I have been working insane hours lately. Between preparing for the launch of Tellago Studios’ new enterprise mobility cloud platform and implementing certain transformative processes at Tellago I haven’t had too much sleep lately. These days, my advisors and friends kindly remind me that the process building a company is more like a marathon than a sprint and that working at a continuous pace is one of the key elements of successful CEO. While I certainly appreciate the advice and, over the years, I have gotten pretty effective at trying to avoid continuously working until exhaustion, I don’t think the analogy really applies to a startup lifestyle.
In my opinion, a startup is nether a sprint nor a marathon but a combination of both: how about a sprinthon? ;)
Working crazy hours is part of the core DNA of software startups. Whether launching a product, dealing with a crisis or trying to meet certain deadlines, 18-20 hr days will inevitably become part of the normal startup lifestyle. Finding the right pace and staying focused to avoid burning yourself and your team out is one of the things that, as a founder CEO, you quickly need to figure out in order to guarantee you can execute for the long term.

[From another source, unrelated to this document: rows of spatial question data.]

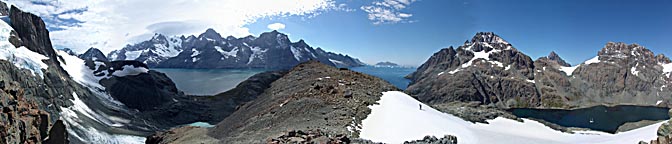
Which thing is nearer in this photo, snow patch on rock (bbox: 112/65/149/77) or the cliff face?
the cliff face

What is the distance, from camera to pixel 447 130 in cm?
2592

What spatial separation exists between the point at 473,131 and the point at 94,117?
96.4 meters

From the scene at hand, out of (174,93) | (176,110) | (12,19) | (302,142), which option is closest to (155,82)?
(174,93)

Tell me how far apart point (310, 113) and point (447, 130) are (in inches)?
354

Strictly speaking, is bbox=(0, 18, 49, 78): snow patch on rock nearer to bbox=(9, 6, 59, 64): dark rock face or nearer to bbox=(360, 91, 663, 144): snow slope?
bbox=(9, 6, 59, 64): dark rock face

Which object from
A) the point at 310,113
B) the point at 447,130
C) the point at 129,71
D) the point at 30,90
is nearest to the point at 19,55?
the point at 30,90

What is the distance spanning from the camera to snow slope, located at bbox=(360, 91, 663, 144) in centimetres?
2377

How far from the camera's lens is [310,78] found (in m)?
42.1

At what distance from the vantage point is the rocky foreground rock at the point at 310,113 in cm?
2462

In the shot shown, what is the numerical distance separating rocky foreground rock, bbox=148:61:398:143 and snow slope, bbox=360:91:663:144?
1.11m

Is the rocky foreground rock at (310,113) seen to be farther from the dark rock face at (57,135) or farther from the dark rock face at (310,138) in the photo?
the dark rock face at (57,135)

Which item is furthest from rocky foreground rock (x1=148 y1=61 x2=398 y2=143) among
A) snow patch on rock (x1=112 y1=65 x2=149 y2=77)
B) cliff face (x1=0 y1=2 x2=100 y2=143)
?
snow patch on rock (x1=112 y1=65 x2=149 y2=77)

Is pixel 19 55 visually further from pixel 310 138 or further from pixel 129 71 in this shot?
pixel 310 138

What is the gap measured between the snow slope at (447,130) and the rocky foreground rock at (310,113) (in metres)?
1.11
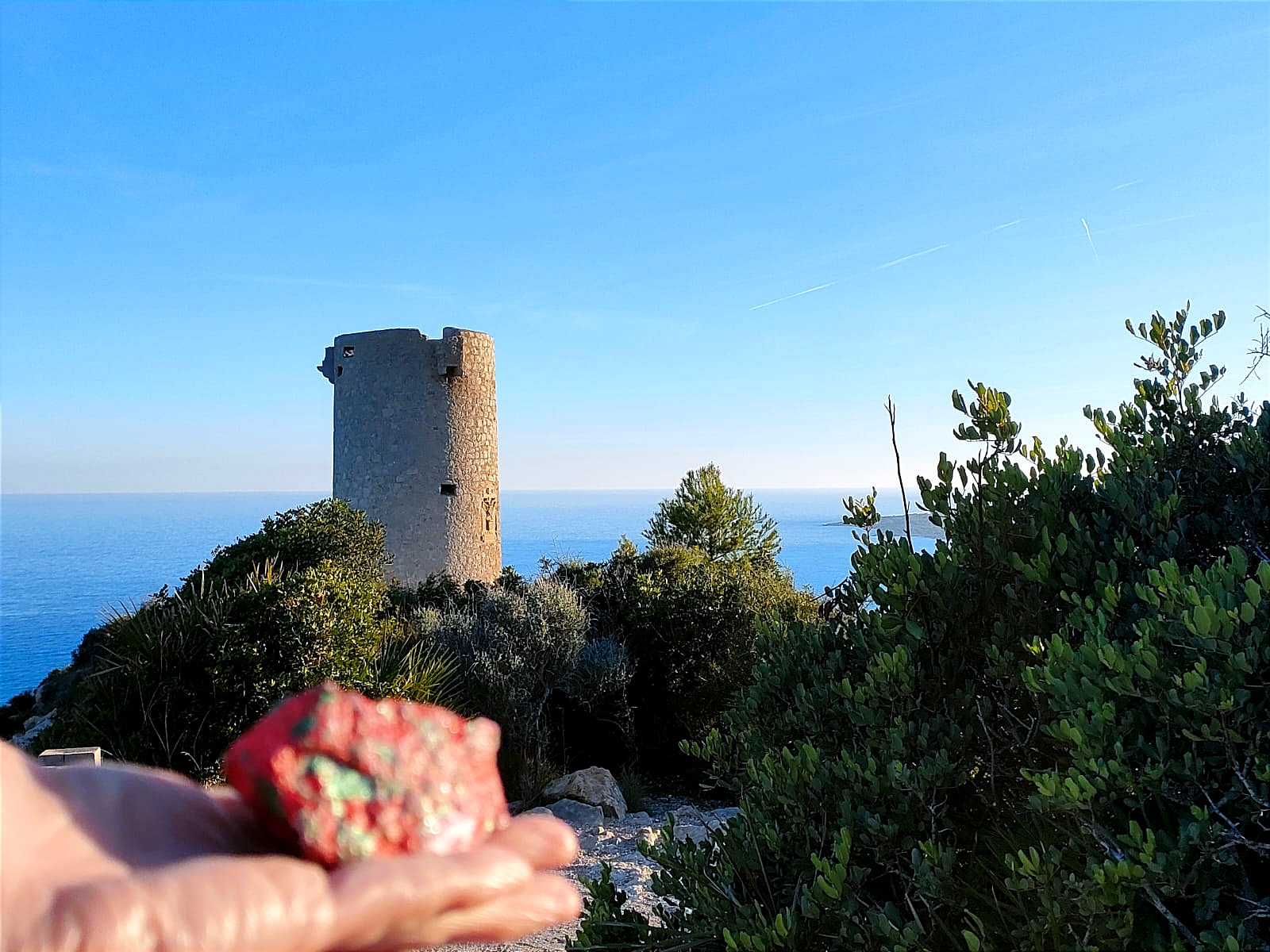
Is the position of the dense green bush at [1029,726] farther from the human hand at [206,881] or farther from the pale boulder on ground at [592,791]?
the pale boulder on ground at [592,791]

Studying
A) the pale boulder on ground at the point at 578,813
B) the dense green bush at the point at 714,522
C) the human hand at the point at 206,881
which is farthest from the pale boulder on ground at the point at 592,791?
the dense green bush at the point at 714,522

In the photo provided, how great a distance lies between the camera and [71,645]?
1795 centimetres

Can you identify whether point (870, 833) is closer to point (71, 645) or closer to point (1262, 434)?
point (1262, 434)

Having said that, thinking that you can build a successful company working regular hours is pretty naïve. Successful CEOs not only excel at finding the right working pace for their team but they also know when to immediately switch to sprint mode and lead the team during those times. In my opinion, a better analogy for the startup lifestyle is a combination of a long marathon with continuous shorter sprints. Knowing when to sprint, when to pause and when to execute at a regular pace is one of the main responsibilities of startup founder or CEOs.
As a startup leader, you should embrace, rather than reject, the fact that “crazy hours” sprints will be part of your company lifestyle. Those sprints are not always bad and they often help to improve team chemistry and certainly test the foundations of your company. While running your sprinthon, you will be fine as long as run more of a marathon than a sprint and, at the same token, you remain ready to sprint when the time, market or arbitrary circumstances dictate so.
At the end, always remember than nobody has built anything remarkable working 8hr days.